I heard a pastor this week speak on church stewardship, quoting the statistics above. He said something about those with wealth having to give an account of what they have done with their riches. Not language much used in our day, but it is the same sort of language Ezekiel uses. "Thus says the Lord GOD to them: I myself will judge between the fat sheep and the lean sheep." And Ezekiel is pretty clear that God is on the side of lean sheep, of little piggies.

But why should anyone believe such a thing? Clearly, many do not. We have confined God to a narrower and narrower slice of our lives. Even many who are believers reduce that to "believing in Jesus" and therefore receiving a heavenly prize. Many more dismiss with God's power altogether. They may even "belong" to a church but their money is theirs, to do with however they see fit. No account to God for them.

Today is Christ the King Sunday. Many churches will mark this in their worship, but it won't really seem much different from any other Sunday. All that will change in the coming weeks as we draw close to Christmas. (We'll call it Advent, but often that simply means "pre-Christmas.") Attendance will swell and sanctuaries will get all decorated. We'll enjoy all the glad tidings and good cheer, but it won't really change anything. The great thing about a baby Jesus is he doesn't speak, nothing like that pesky adult Jesus who sounds a lot like Ezekiel at times.

Christ the King, our ruler, master and Lord, or so we say. Christ the King falls on the last Sunday of the Christian calendar, the culmination of the year that begin in Advent. Our king is the one who lived and preached and died and was raised. And this risen Jesus commanded his followers, us, to make disciples, "teaching them to obey everything that I have commanded you." I'm assuming "everything" includes all that stuff about caring for the poor, about wealth making it hard to enter the kingdom, and so on. But why should anyone believe such a thing?

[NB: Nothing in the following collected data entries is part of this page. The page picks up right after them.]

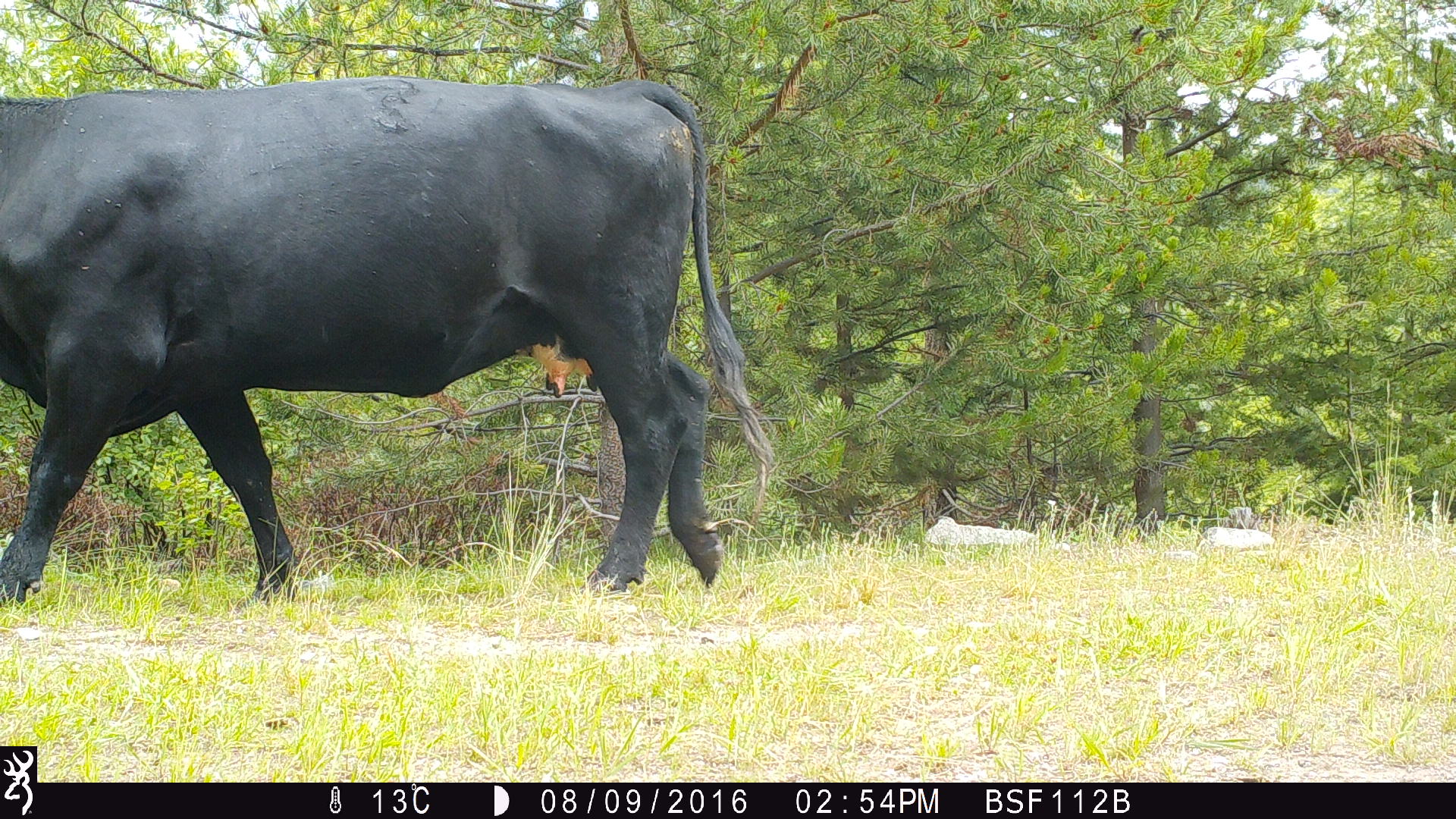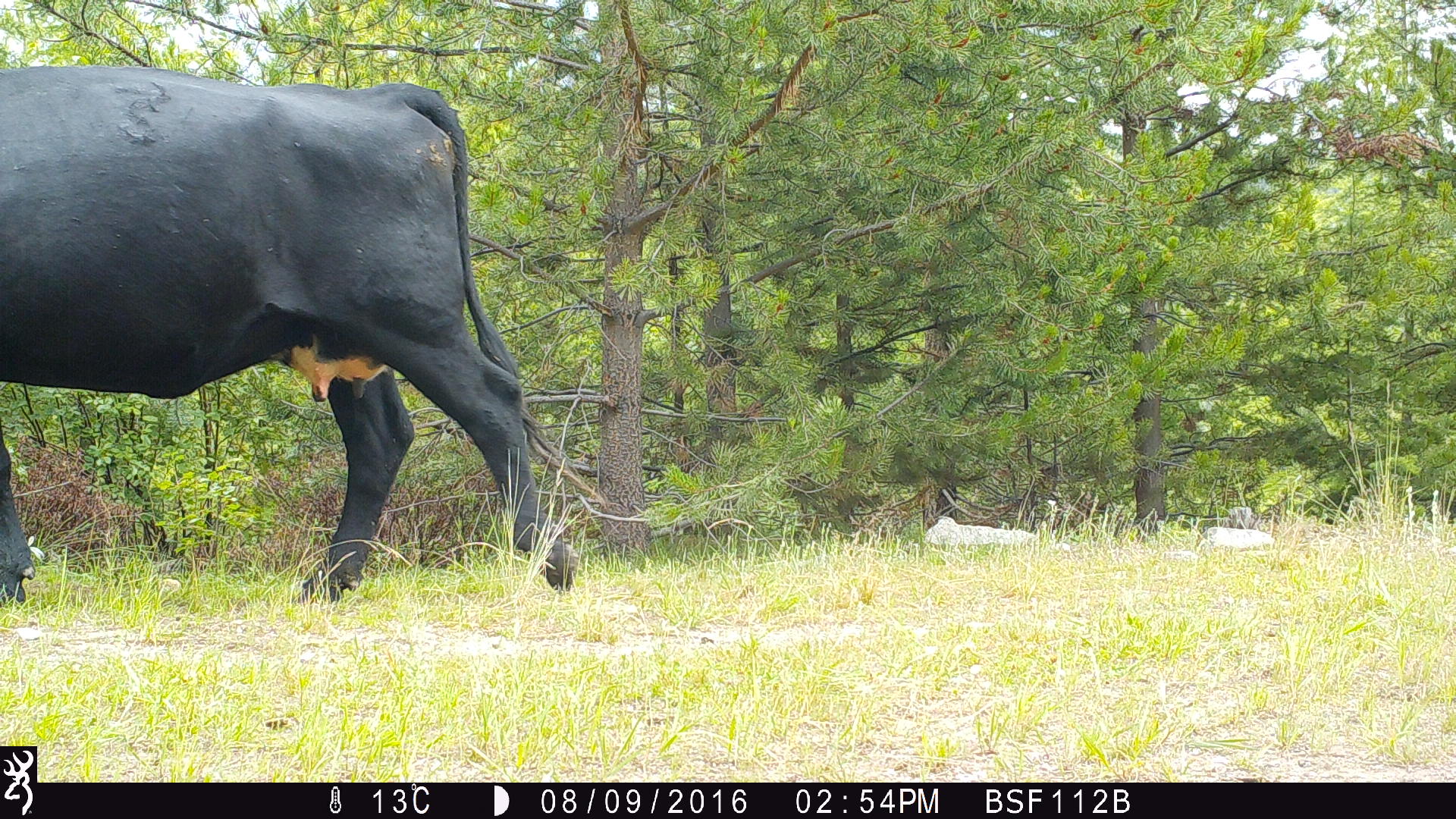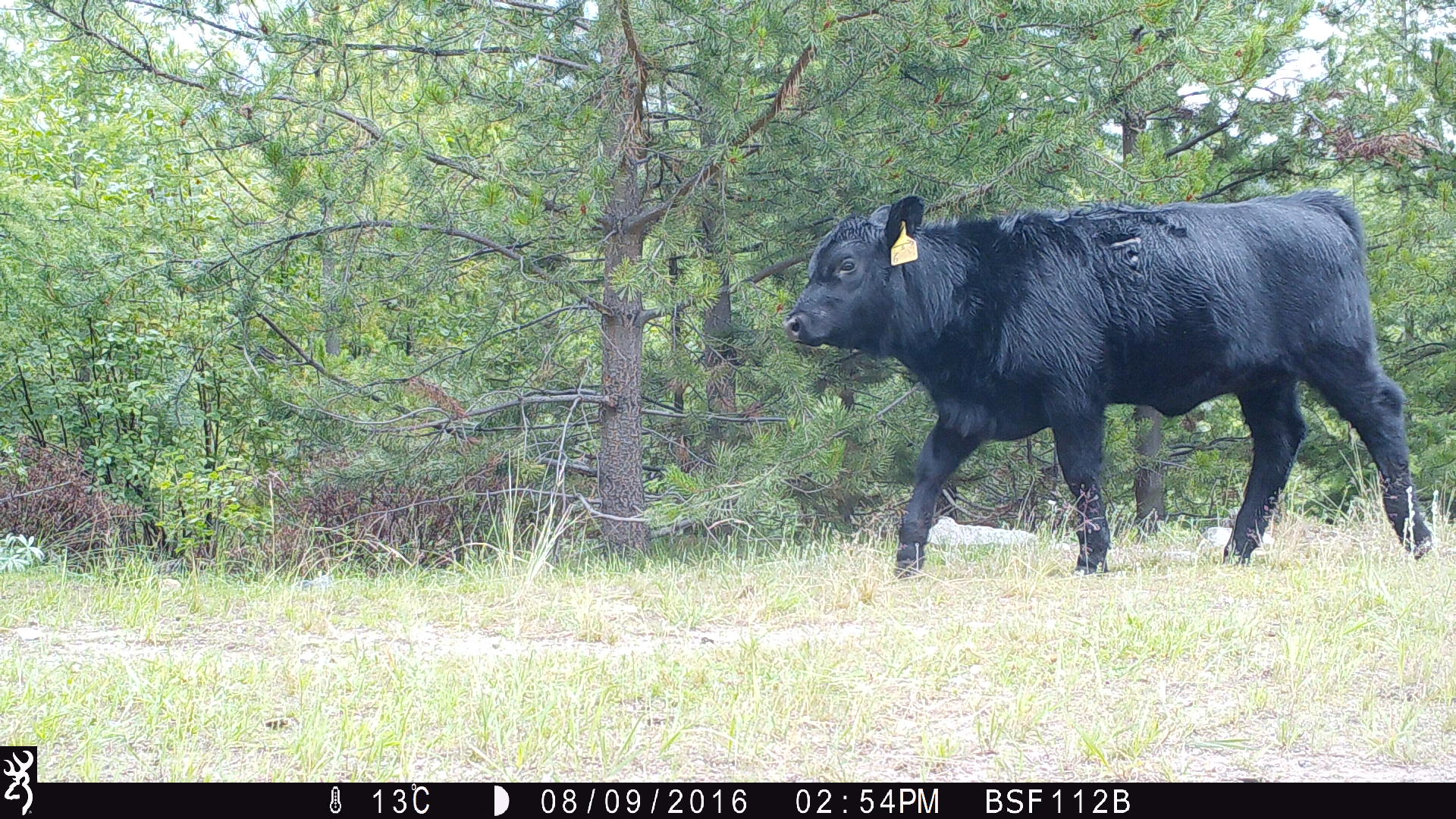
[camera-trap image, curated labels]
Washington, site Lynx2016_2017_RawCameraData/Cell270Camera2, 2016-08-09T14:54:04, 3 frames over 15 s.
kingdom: Animalia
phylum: Chordata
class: Mammalia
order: Artiodactyla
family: Bovidae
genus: Bos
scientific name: Bos taurus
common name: domestic cattle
Domestic cattle (Bos taurus). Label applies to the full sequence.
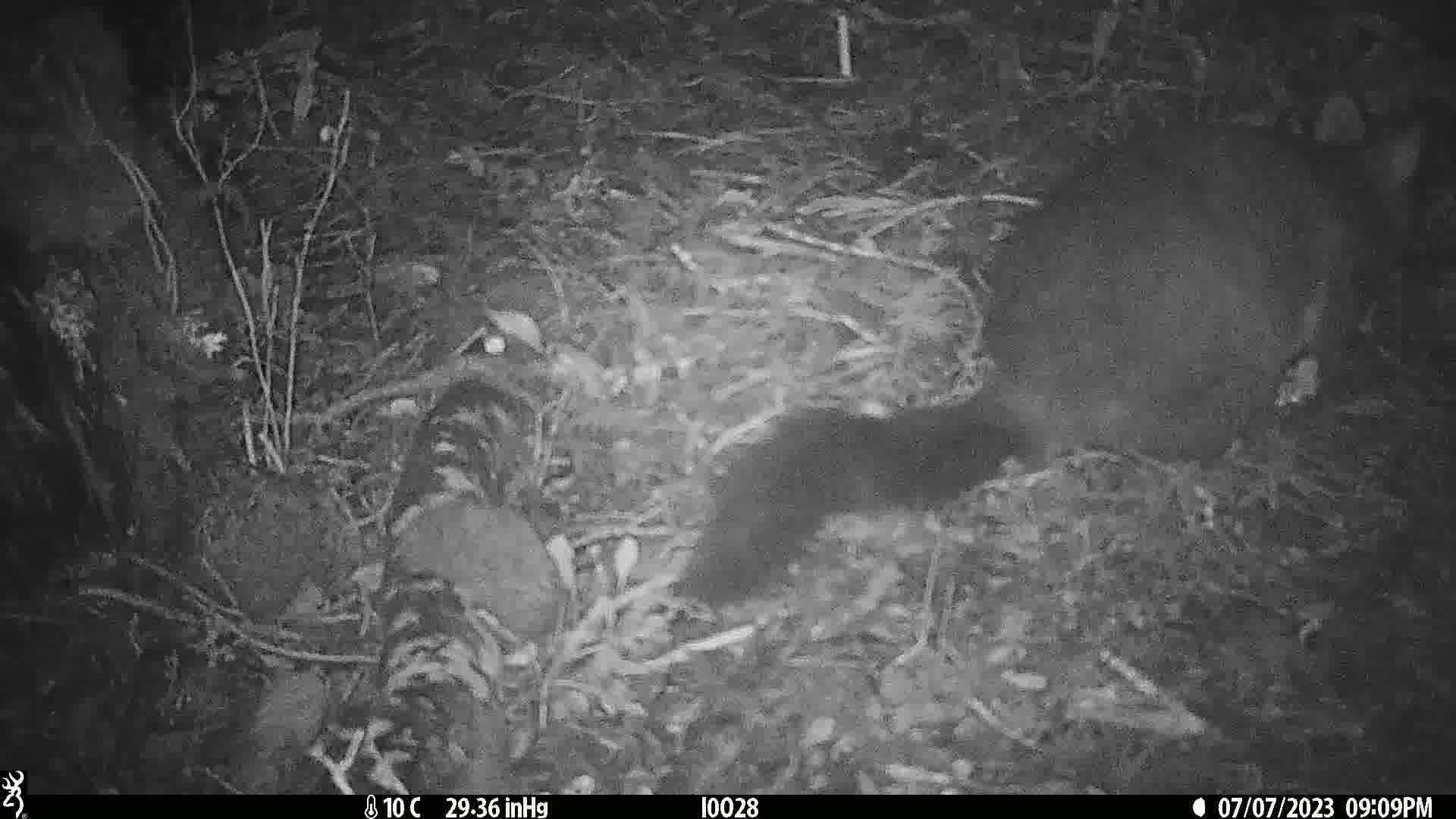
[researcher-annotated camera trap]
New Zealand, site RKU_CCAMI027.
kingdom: Animalia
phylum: Chordata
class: Mammalia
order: Diprotodontia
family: Phalangeridae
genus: Trichosurus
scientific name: Trichosurus vulpecula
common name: common brushtail possum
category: possum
Possum (common brushtail possum) (Trichosurus vulpecula).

I guess that is the crux of the matter. Do we dare believe such a thing? Not do we believe in God or Jesus? Not do we go to church and therefore hope God is well disposed toward us? But do we believe that Christ is Lord of all, seated above all the great powers of our day, above all the armies and technology and wealth? Do we believe that we are called to follow him and obey him, and that whether or not we do ultimately matters? Do we?